LoftyLottie - You sound kind of like me, common sense says relax but all other senses are screaming as if violated!

jno - Your right, I do need to learn to trust him and he really isn't being all that secretive at all. I am nervous that he still has a relationship with someone else whom he has known far longer than me. I guess this feeling may pass with time and the more in-depth we get to know each other. He is married to me and he does come home to me every night - I guess I really should calm down. And at the end of the day - it is very civilized that they have worked out visitation rights for the dogs.

Ray - Thank you - if he's going to 'get up to no good' with his ex or with anyone - he will do it whether I am suspicious of his every move or not.

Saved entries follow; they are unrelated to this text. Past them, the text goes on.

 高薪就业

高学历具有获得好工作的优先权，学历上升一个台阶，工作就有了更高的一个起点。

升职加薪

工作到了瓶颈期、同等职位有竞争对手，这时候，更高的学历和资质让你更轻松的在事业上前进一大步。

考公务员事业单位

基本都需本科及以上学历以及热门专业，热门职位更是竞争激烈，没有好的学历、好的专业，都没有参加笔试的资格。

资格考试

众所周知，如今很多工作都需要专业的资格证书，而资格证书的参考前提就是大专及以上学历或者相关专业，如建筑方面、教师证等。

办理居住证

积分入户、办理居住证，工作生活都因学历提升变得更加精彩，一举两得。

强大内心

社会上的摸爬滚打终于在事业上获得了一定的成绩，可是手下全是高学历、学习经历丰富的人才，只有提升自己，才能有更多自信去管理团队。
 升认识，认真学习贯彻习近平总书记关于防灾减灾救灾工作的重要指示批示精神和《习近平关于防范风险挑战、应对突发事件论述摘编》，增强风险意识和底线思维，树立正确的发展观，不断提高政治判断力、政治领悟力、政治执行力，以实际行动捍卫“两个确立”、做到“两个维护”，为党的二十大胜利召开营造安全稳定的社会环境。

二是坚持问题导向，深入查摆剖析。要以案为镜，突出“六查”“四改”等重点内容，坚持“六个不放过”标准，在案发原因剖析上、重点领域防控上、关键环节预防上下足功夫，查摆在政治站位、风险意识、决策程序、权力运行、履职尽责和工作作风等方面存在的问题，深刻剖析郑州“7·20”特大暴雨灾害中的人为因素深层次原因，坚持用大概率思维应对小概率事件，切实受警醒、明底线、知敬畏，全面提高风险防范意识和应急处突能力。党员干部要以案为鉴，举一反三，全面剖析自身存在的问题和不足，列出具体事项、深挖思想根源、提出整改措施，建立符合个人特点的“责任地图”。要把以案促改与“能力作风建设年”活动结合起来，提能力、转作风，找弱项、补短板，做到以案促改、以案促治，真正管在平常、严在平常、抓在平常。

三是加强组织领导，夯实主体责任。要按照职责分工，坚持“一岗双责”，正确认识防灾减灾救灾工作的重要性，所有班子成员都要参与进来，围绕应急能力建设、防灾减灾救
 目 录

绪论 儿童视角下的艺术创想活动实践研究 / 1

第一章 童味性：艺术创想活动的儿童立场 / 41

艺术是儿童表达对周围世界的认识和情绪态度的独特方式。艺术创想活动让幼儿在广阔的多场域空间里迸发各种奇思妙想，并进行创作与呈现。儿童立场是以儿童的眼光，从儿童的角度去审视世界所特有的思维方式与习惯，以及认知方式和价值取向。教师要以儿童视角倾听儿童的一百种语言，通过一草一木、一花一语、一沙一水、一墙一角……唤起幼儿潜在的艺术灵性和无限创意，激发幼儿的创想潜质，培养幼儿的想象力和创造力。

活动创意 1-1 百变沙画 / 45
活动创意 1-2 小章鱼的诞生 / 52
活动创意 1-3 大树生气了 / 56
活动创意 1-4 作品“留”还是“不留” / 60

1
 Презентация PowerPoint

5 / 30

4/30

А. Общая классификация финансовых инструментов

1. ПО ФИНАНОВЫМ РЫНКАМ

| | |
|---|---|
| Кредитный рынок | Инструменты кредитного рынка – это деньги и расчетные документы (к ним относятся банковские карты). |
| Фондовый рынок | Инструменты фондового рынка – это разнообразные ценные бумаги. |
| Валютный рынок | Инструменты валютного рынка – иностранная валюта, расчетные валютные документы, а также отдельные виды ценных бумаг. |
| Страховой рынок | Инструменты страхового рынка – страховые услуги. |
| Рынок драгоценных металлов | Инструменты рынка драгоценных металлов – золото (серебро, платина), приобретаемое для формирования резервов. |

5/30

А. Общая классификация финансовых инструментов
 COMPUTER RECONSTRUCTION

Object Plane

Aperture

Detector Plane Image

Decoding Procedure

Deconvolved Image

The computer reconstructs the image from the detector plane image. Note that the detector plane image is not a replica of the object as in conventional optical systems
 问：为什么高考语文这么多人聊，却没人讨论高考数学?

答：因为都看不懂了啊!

If I don't let go of my fears and just trust him there is no hope for us from the get-go.

craft1948 - When I read your message, I think, 'how silly of the new girlfriend/wife to be bothered by something so petty - if she trusts her man then she should have no qualms with it'. I'm such a hypochrite! I guess it's fear based, I guess I am scared that maybe he'll start to think the times he had with the ex-wife were better than what he has with me?? Oh I don't know. I guess I'll just have to let this pan out and try to keep a lid on my insecurities while at the same time keeping an eye on my husband??

Thanks to all of you, you've no idea how relieving it has been to get other people's opinions on this. I've been driving myself crazy with this. Playing devil's advocate with yourself is a real stress!